● **What is expected**
The required result is an exact copy of every line from the one with "From Long-Term Growth" through the last line below, with the pictures left out.

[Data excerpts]
##########
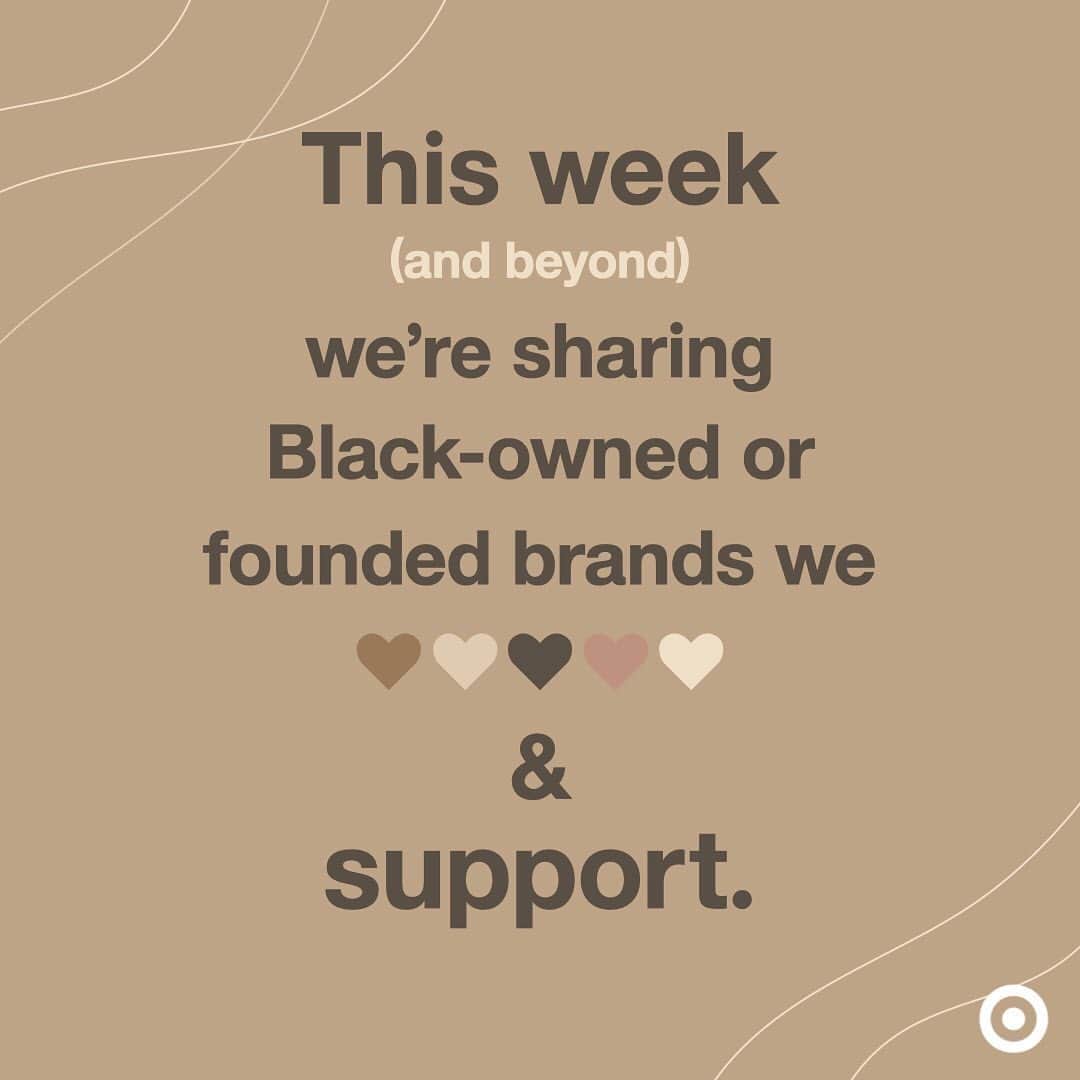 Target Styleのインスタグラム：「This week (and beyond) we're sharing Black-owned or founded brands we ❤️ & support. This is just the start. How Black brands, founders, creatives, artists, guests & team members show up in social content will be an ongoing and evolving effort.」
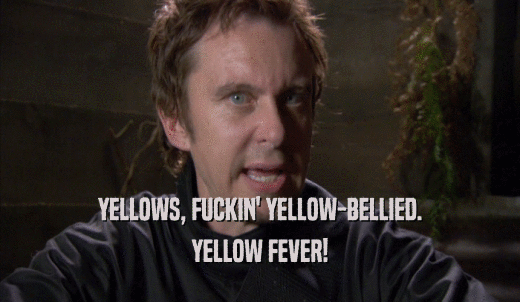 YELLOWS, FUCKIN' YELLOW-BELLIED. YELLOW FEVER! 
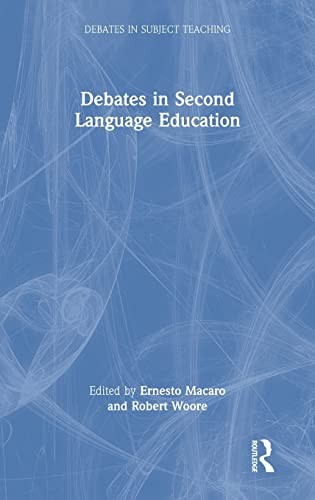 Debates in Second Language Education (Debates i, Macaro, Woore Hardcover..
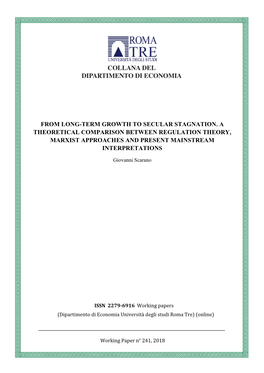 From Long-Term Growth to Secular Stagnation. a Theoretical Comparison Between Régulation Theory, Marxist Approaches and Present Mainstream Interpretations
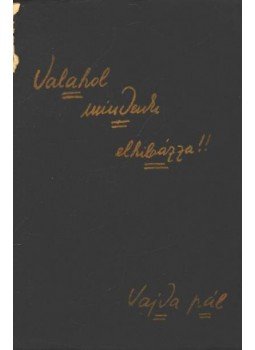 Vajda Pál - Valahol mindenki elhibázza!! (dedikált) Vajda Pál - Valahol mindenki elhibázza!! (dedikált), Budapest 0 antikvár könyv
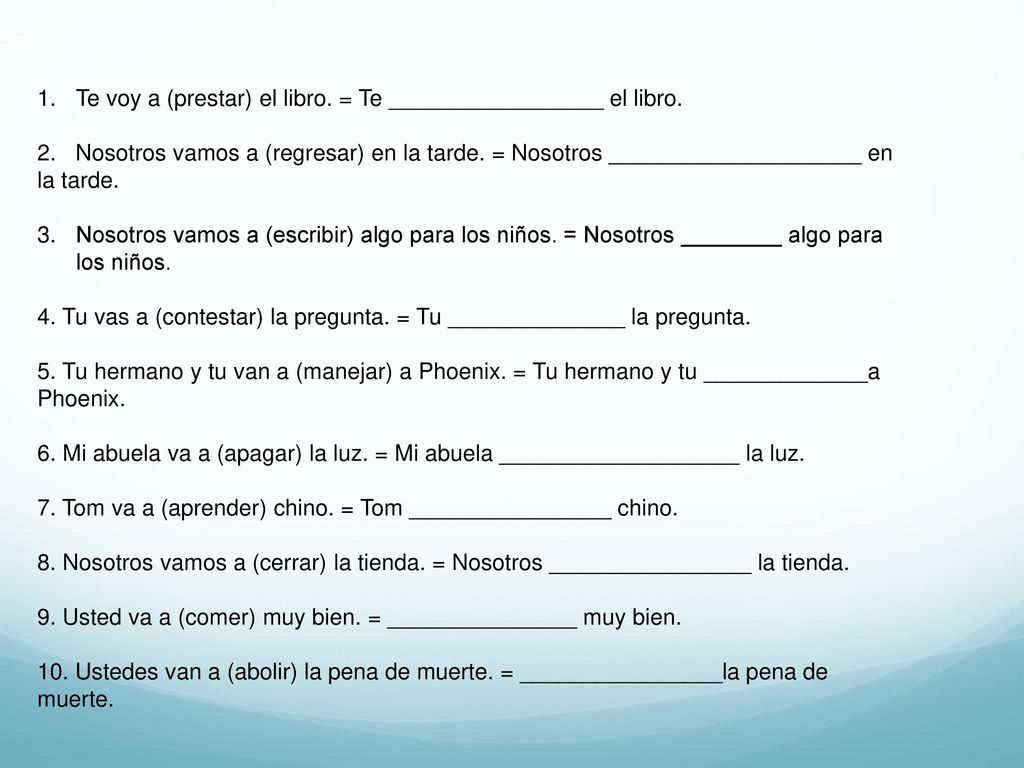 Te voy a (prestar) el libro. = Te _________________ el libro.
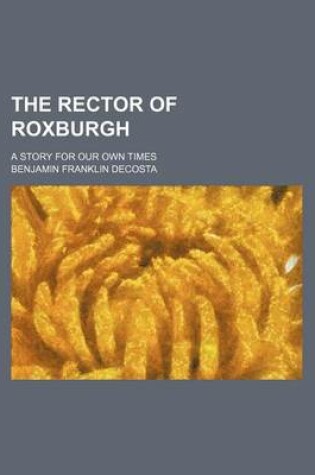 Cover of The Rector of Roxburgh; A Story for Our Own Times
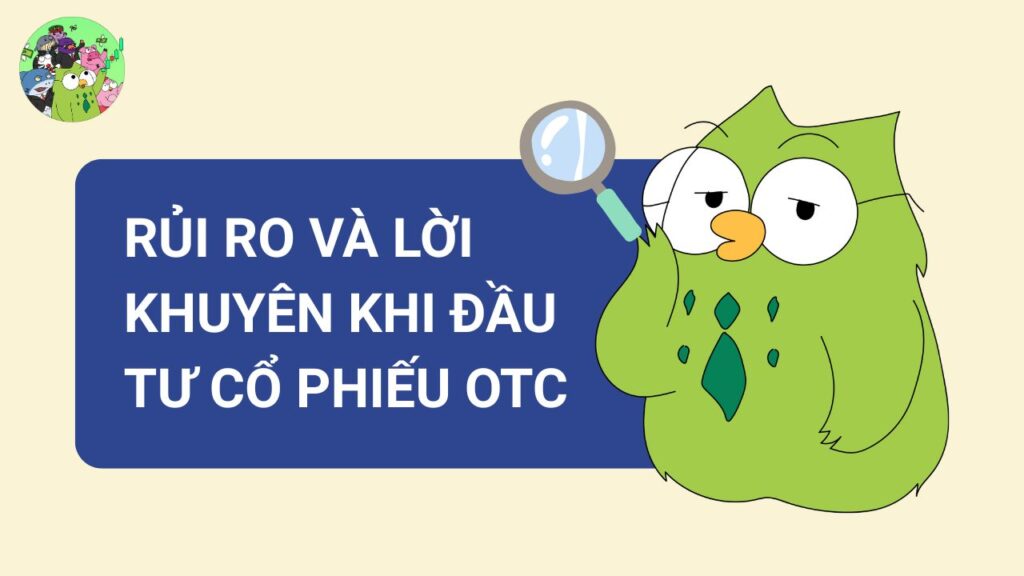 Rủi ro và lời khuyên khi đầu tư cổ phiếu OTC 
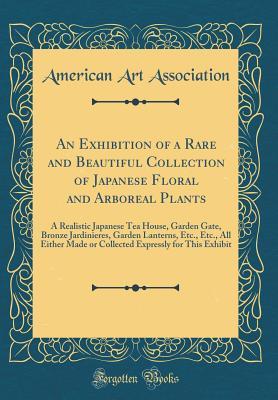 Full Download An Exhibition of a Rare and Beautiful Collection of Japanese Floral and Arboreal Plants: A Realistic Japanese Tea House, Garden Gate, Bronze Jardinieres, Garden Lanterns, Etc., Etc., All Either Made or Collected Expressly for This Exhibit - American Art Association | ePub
##########
● **Written solution**
 From Long-Term Growth to Secular Stagnation. a Theoretical Comparison Between Régulation Theory, Marxist Approaches and Present Mainstream Interpretations
 Vajda Pál - Valahol mindenki elhibázza!! (dedikált) Vajda Pál - Valahol mindenki elhibázza!! (dedikált), Budapest 0 antikvár könyv
 Te voy a (prestar) el libro. = Te _________________ el libro.
 Cover of The Rector of Roxburgh; A Story for Our Own Times
 Rủi ro và lời khuyên khi đầu tư cổ phiếu OTC 
 Full Download An Exhibition of a Rare and Beautiful Collection of Japanese Floral and Arboreal Plants: A Realistic Japanese Tea House, Garden Gate, Bronze Jardinieres, Garden Lanterns, Etc., Etc., All Either Made or Collected Expressly for This Exhibit - American Art Association | ePub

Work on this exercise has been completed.